■ **Description of the task**: Find, in the records below, the line that contains "woman reading information on her HOA" and the line that contains "Against a backdrop". Copy those two lines and everything between them exactly, but not the pictures.

■ **Records to process**:
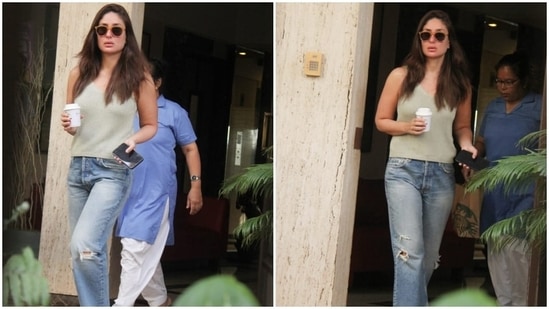 Kareena teamed the top with low waist mom jeans featuring an acid-washed light blue denim fabric, distressed details around the knees, pockets on the front, and a frayed hem with a flared detail.(HT Photo/Varinder Chawla)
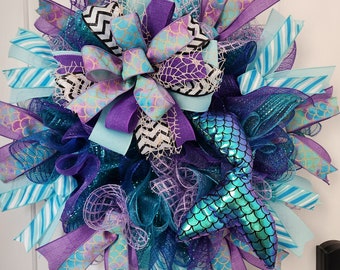 Introducing The absolutely gorgeous mermaid  Wreath with movable mermaid tail!The colors are bright and ready for an under the sea adventure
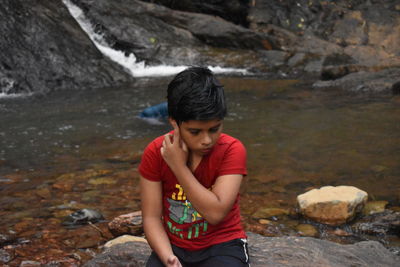 Teenage girl looking at river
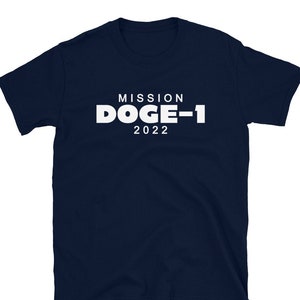 May include: A navy blue t-shirt with white text that reads "MISSION DOGE-1 2022".
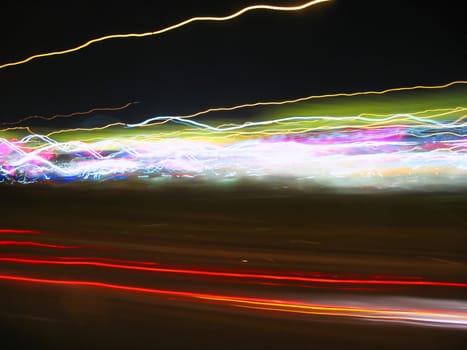 Abstract light trails captured from cars, signs, and other landmarks.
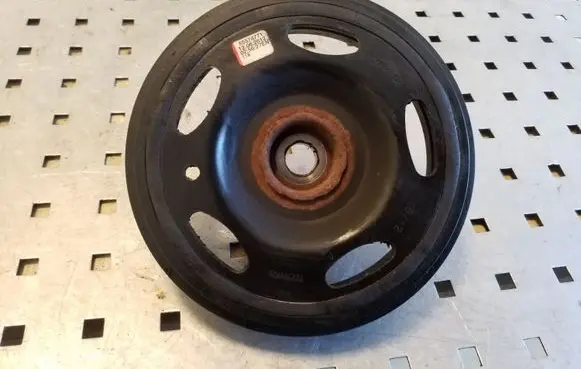 Opel Astra J Crankshaft pulley 55574771 722554909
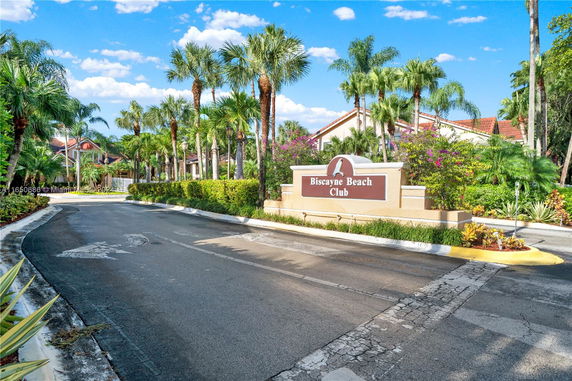 Entrance view of Biscayne Beach Club with palm trees and signage.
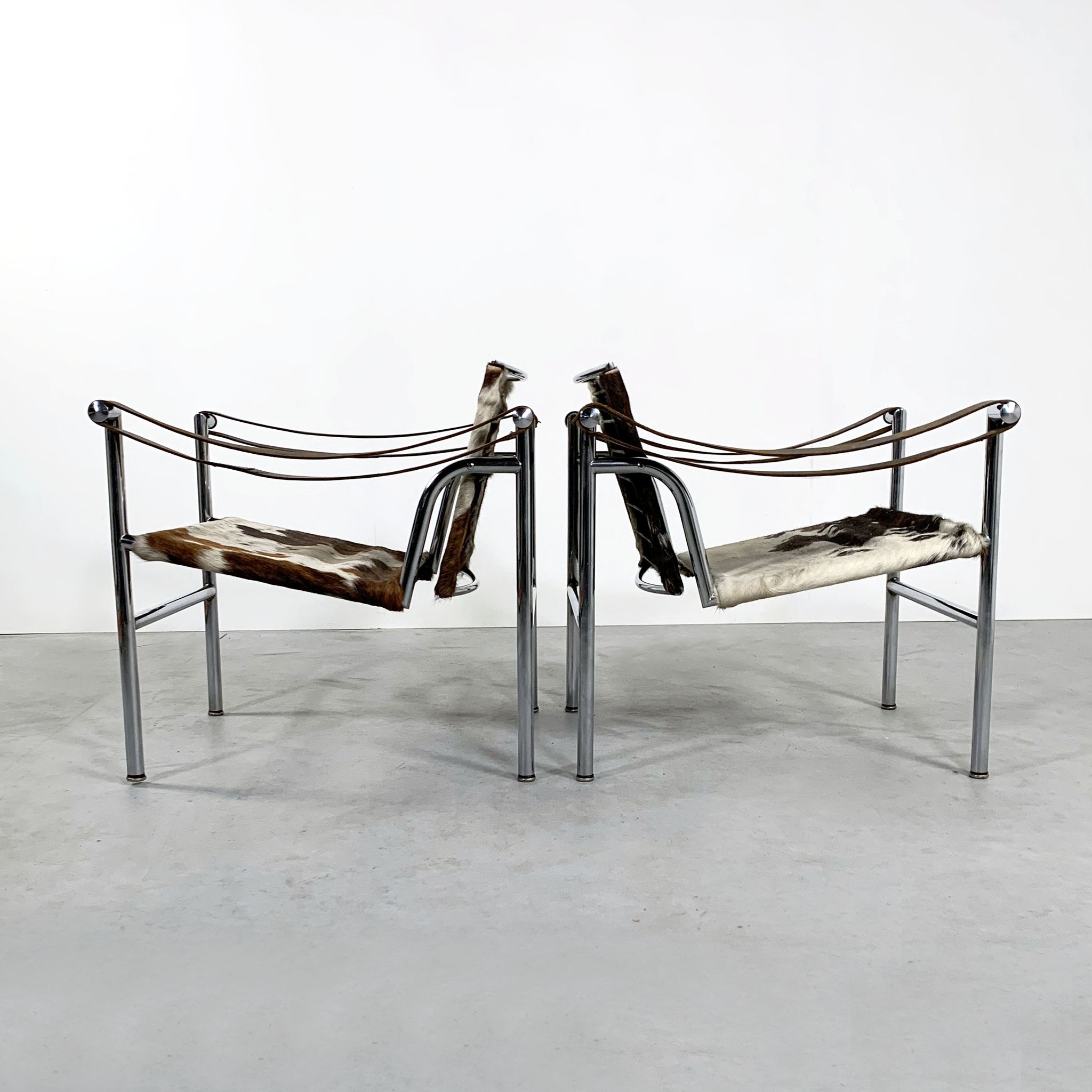 Pair of LC1 cow skin chairs by Le Corbusier for Cassina 1970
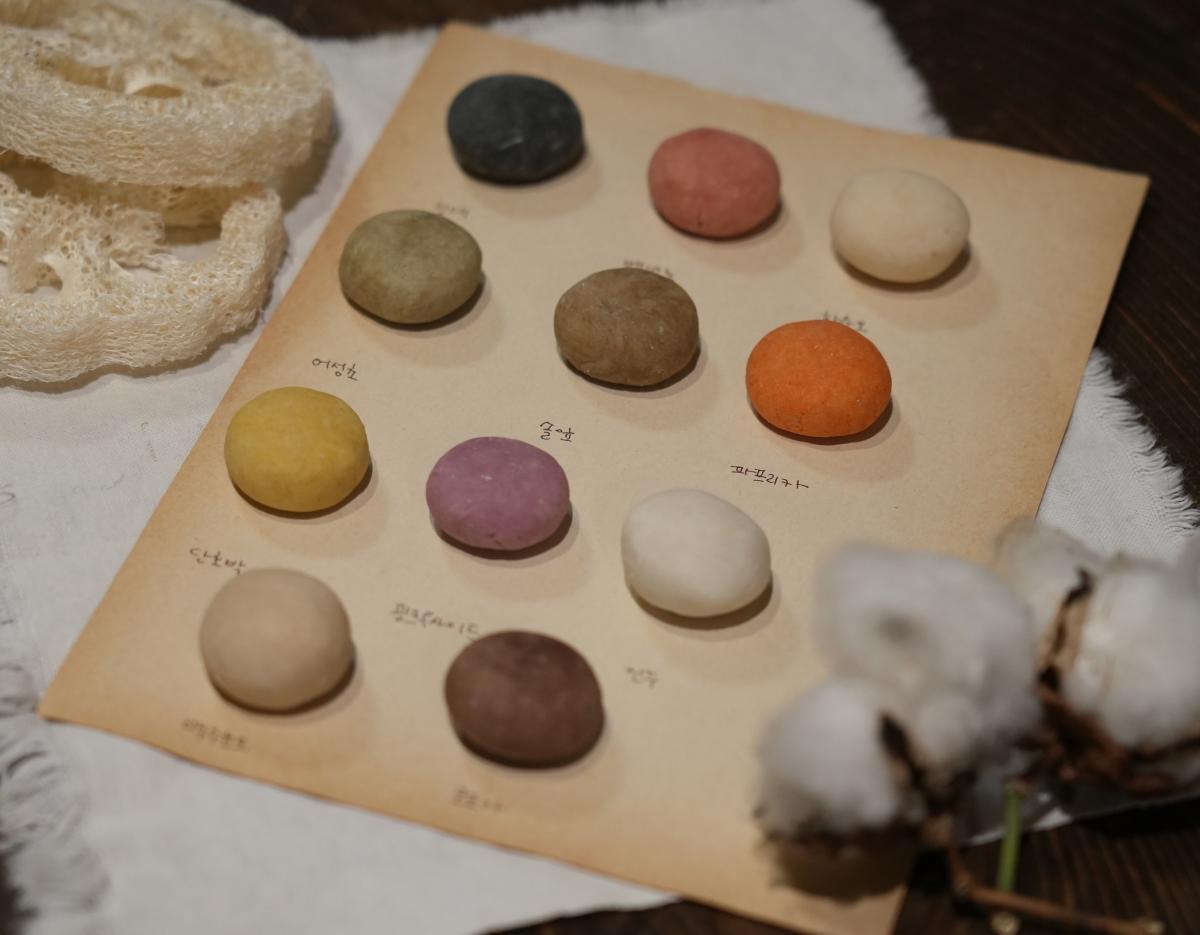 Rowed colorful round natural shampoo bars on paper labeled with Korean ingredient names, cotton bolls and loofah beside them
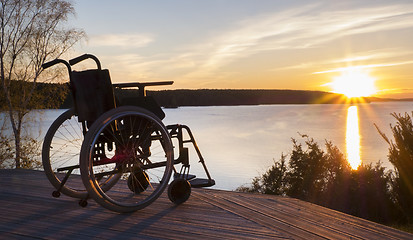 Image showing Empty wheelchair standing in a park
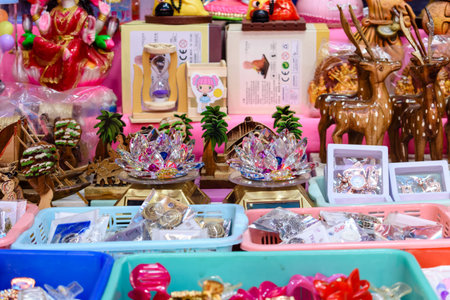 Vibrantly colored handicrafts, decorative items, and souvenirs arranged on a stall. This image showcases intricate craftsmanship capturing the beauty of folk art and culture. Perfect for tourism, tradition, and craft-related themes.の写真素材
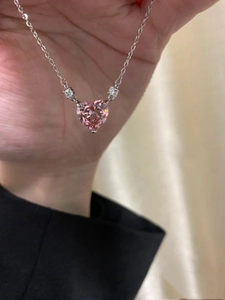 Close-up of a pink heart-shaped crystal pendant on a dainty silver clavicle chain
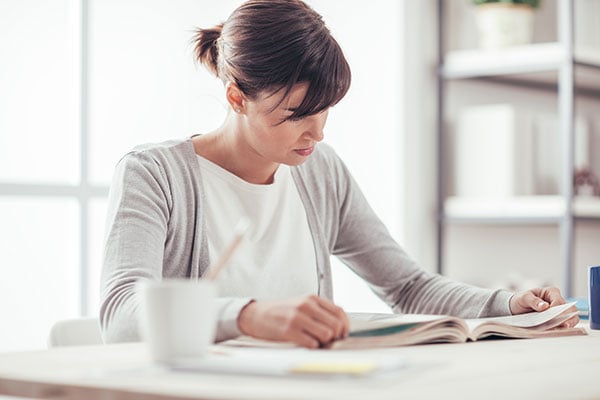 woman reading information on her HOA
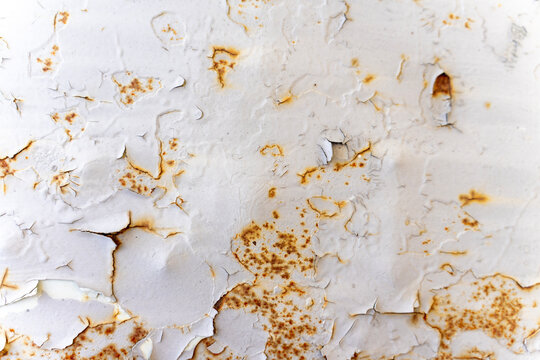 Cracked white painted metal surface with rust spots, peeling paint texture, and green drops, representing material wear, corrosion, and weathering.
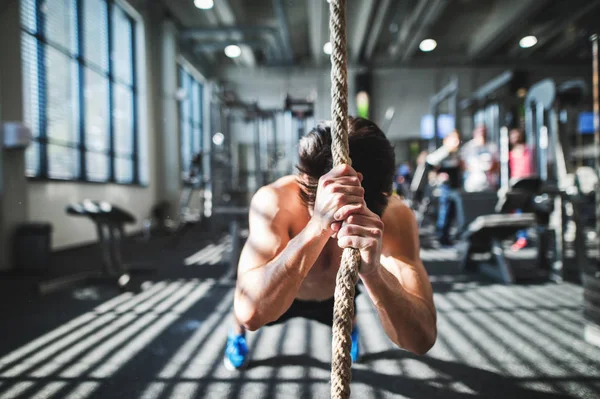 Ajuste joven en el gimnasio haciendo ejercicio con cuerda de escalada . — Foto de Stock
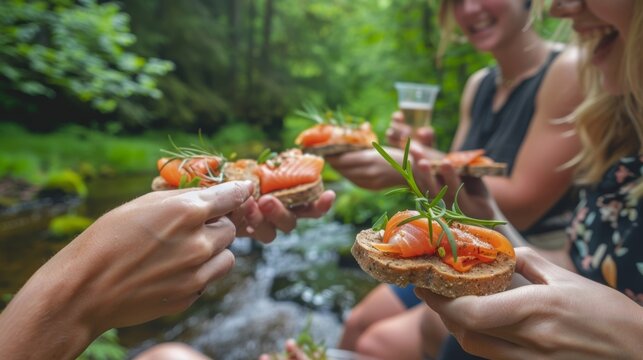 Against a backdrop of lush greenery and babbling brooks a group of friends share laughs and bites of savory oatcakes topped with locally sourced smoked salmon.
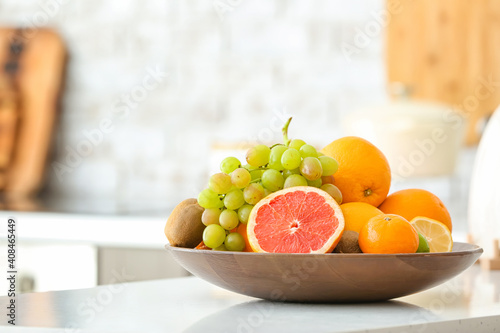 Fototapeta Naklejka Na Ścianę i Meble -  Plate with different fruits on kitchen table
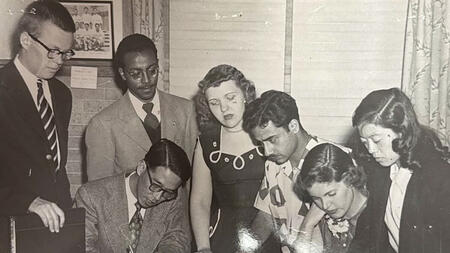 Black-and-white archival photo of seven people gathered around a table, reviewing papers and documents together. One person writes while others stand or sit closely around the materials.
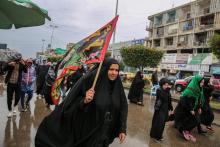 Une femme marche avec une bannière à Bagdad dans le cadre d'un pèlerinage en commémoration de la mort de l'imam Moussa Kazim, le 2 avril 2019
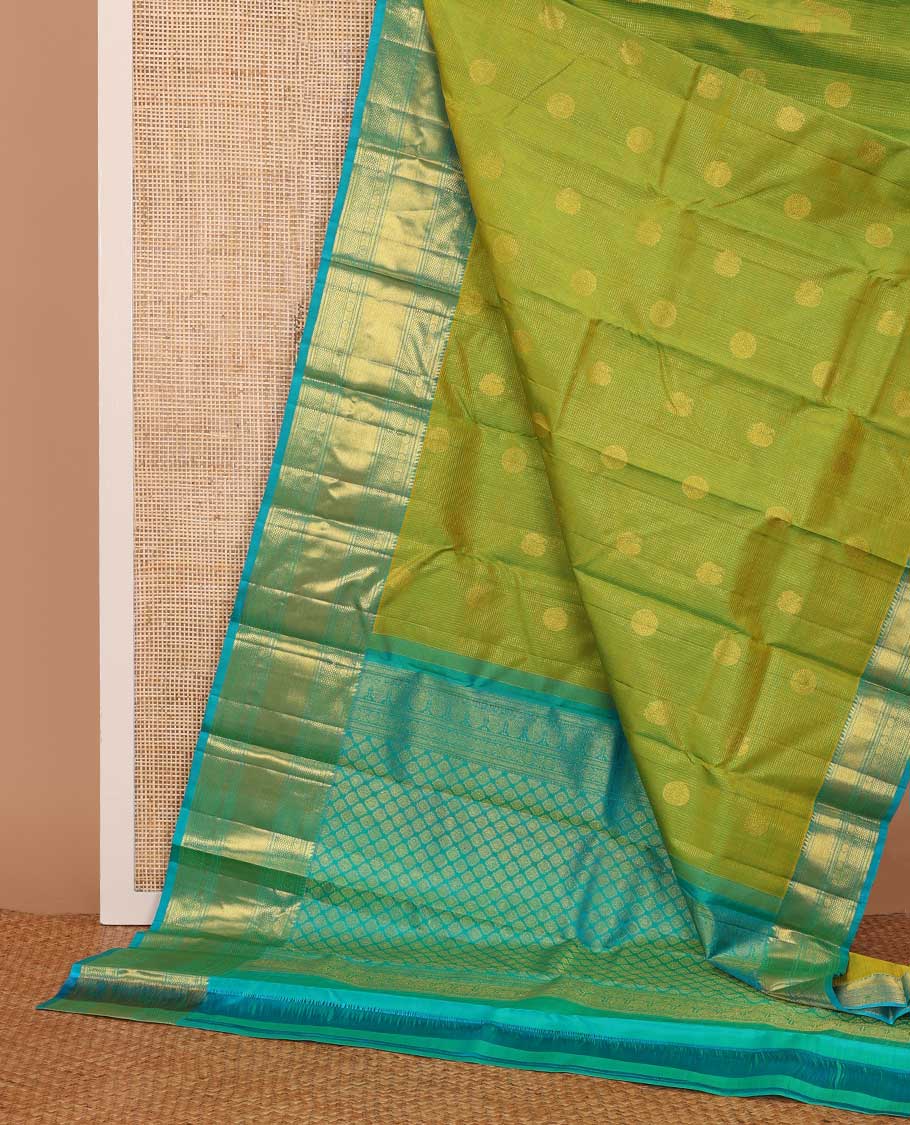 Leaf green zari buttas checked Kanchipuram silk saree, contrast border of ara bogudi,chakram and kuyil kann and jaal pallu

■ **Exercise output**:
 woman reading information on her HOA
 Cracked white painted metal surface with rust spots, peeling paint texture, and green drops, representing material wear, corrosion, and weathering.
 Ajuste joven en el gimnasio haciendo ejercicio con cuerda de escalada . — Foto de Stock
 Against a backdrop of lush greenery and babbling brooks a group of friends share laughs and bites of savory oatcakes topped with locally sourced smoked salmon.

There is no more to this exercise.